In the software industry the most important part of packaging are the UI and UX design, as that is how developers interact with your product every day. Your design should be simple and easy to navigate, orient towards problem-solving, be informative and not overwhelming. This is challenging for tech startups like ours, as the target audience is also technical and therefore expects more than in other industries.
Packaging is the first moment of contact and it triggers the purchasing process.
This is the part that helps you shape how you want your customers to perceive your product/brand in the relation to your competitors. Regardless of your efforts (you can be proactive or reactive), market positioning will happen—but you can positively influence customers perception by implementing deliberate market positioning strategies (Promotion is an important contributor to Positioning).
Market positioning or market mapping can help you establish where you are at the moment and help you define where you want to be (budget, low-end, luxury, high-end...). There are a number of methods you can implement in your strategy: a “me too” strategy allows you to position yourself next to the market leader and adapt to their marketing strategy; a differentiate strategy allows you position yourself as far as possible from your competition.
Cloud 66 uses differentiation through the following message: “built by developers for developers”. We focus on making sure we are known as a product company that is developer friendly, and beside the message, we aim to instil this as a core value of our company culture too.
Positioning is the most flexible marketing mix element to create the desired market positioning.

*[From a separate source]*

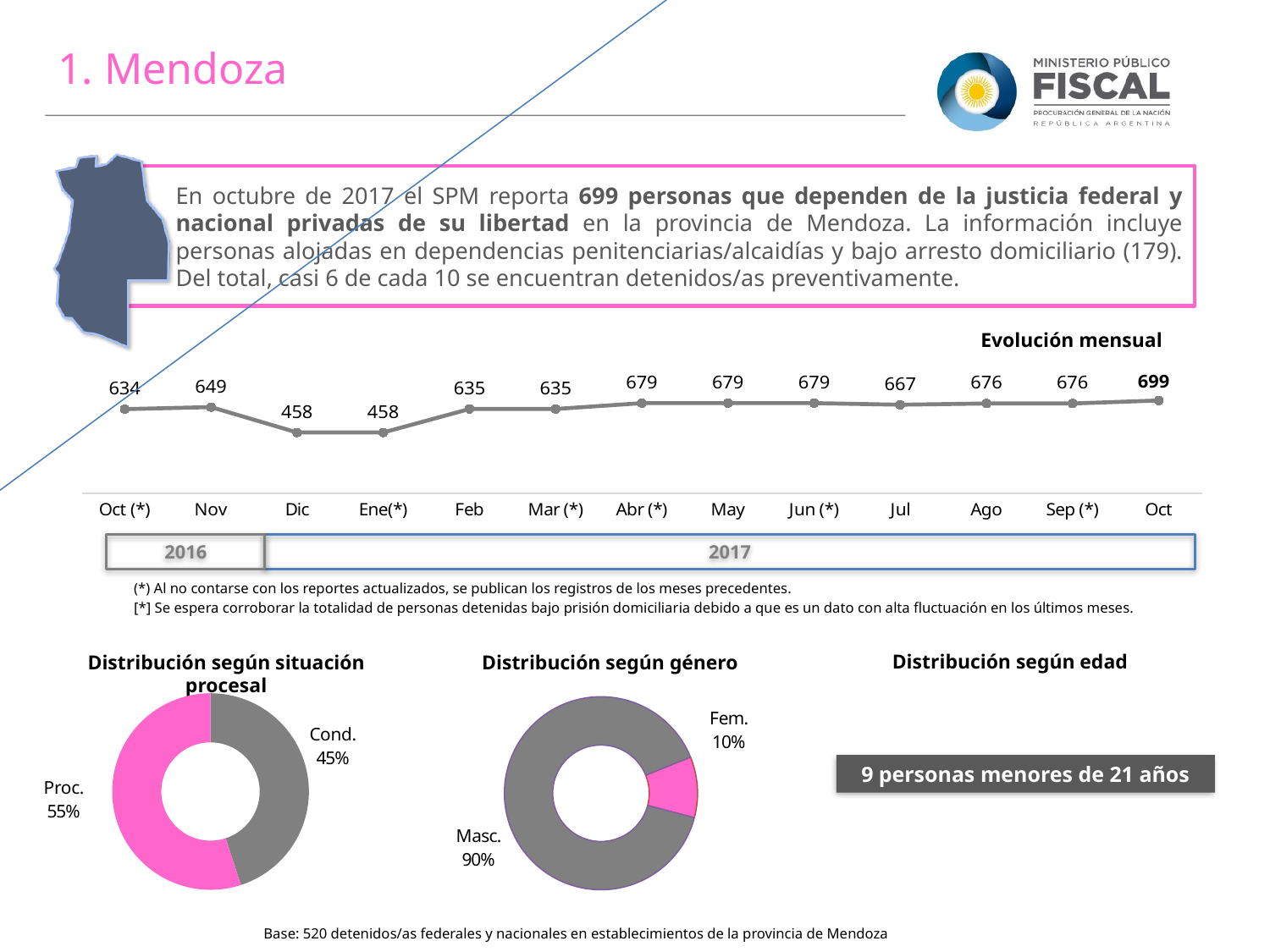
What kind of chart is 'Evolución mensual'? Line chart In the 'Evolución mensual' chart, which is larger, the value for Nov or the value for Feb? Nov In the 'Evolución mensual' chart, what is the difference between the Oct 2017 value and the Jul value? 32 In the 'Evolución mensual' chart, which month has the highest value? Oct (2017) In the 'Distribución según género' chart, what share is labelled Fem.? 10% In the 'Evolución mensual' chart, what is the lowest value plotted? 458 In the 'Evolución mensual' chart, what value is shown for Oct 2017? 699 How many data points are plotted in the 'Evolución mensual' chart? 13 In the 'Distribución según situación procesal' chart, what percentage is shown for Cond.? 45% In the 'Evolución mensual' chart, what value is shown for Dic? 458 In the 'Distribución según situación procesal' chart, what share is labelled Proc.? 55% In the 'Distribución según género' chart, which category is larger, Masc. or Fem.? Masc.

Pricing can be the most complex part of the marketing mix, and it is difficult sometimes to get the balance right. Price can be affected by distribution plans, value chain costs and markups and how competitors price a rival product; as much as by the value to the customer. Lucky startups (especially at the earlier stage) can afford to change their pricing strategy. From our experience, a price increase ends up in more churn, as much as 10% lost in new sign-ups in the first quarter after the change (Top tip: grandfather existing customers with the pricing plan they have opted for and reward them for their early trust in you).
Whatever you decide on the pricing plan, remember that price is subjective, and although it directly affects your company’s profitability, it should be based on willingness to pay, not cost (take the iPhone XS, which retails for more than $999: is it really worth that much, or are you paying for the desirability of the brand and model?).
In the end, it is important to get all the other six Ps right and build strong perceived value, to help you build strong value-based pricing strategies.
Where to allocate your marketing budget for a maximum ROI?
As a startup, you have a limited marketing budget at your disposal and you want to make sure that every dollar you spend drives traffic to your website, interest in your product, and brings about conversion. From my experience there are three parts of marketing mix that would add the most value to your tech startup: Product, Place and People. Traditional advertising does not work in a tech setup and with a developer audience, but you can drive your numbers higher through investment in product improvement, distribution channels (with the consideration of the different content types) and community.